What else can be said about our planet Earth as it was on that momentous day of March 7, 1979?  Just as white miners across South Africa were going on strike to protest abolishing segregation in skilled jobs and Chinese troops were wantonly looting Vietnamese villages, scientists announced finding for the first time a thin ring of rock particles around Jupiter, showing up as a long fuzzy streak on a photograph taken by the Voyager I space craft...  The implications of this relatively unimportant footnote to the many political, social, and economic events of that time struck me.  Voyager I continued the inexorable process of discovery started by Galileo Galilei in the 17th century, when he first discerned the four moons of Jupiter through the imperfect lens of his telescope.  Galileo was a dissident of his time, a lone free-thinker waging a futile battle against the seemingly invincible religious ideology.  Alone, aging, and weary, he was forced to recant.  But maybe, just maybe, as he was standing with his head bowed before the Inquisition, Galileo had a vision of Voyager I hurtling past Jupiter into the starry depths of outer space...

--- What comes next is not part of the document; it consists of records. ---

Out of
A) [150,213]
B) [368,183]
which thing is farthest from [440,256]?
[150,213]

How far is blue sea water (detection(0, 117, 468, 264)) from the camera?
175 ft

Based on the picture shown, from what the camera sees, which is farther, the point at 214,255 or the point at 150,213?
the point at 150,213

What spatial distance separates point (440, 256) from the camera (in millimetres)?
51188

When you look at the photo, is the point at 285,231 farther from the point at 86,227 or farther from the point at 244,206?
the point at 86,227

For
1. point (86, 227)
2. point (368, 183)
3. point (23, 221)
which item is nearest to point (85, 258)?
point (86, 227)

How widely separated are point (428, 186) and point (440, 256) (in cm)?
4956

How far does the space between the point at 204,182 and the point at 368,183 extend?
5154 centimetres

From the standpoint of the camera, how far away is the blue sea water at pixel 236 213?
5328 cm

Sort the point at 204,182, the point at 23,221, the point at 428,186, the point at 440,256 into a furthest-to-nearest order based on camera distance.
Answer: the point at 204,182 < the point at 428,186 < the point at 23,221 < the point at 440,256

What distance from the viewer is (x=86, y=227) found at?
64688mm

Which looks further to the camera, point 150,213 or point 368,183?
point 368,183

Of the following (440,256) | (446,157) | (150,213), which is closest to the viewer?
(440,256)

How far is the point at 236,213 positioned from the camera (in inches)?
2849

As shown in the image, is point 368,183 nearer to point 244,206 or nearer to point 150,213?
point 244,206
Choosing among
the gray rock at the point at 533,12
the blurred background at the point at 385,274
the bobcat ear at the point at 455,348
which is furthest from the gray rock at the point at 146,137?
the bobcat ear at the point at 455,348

On this note ends the brief tour of the world as it was on March 7, 1979, through the eyes of one insignificant individual, Lana Lazebnik.  So, what have we learned?  Let's see...  The end of the 20th century...  Dinosaurs went extinct at least 65 million years earlier and stayed safely extinct, much to everybody's comfort.  Pangaea had already split into separate continents, the aliens still watched and waited without interfering, and the domestication of the dog continued unabated.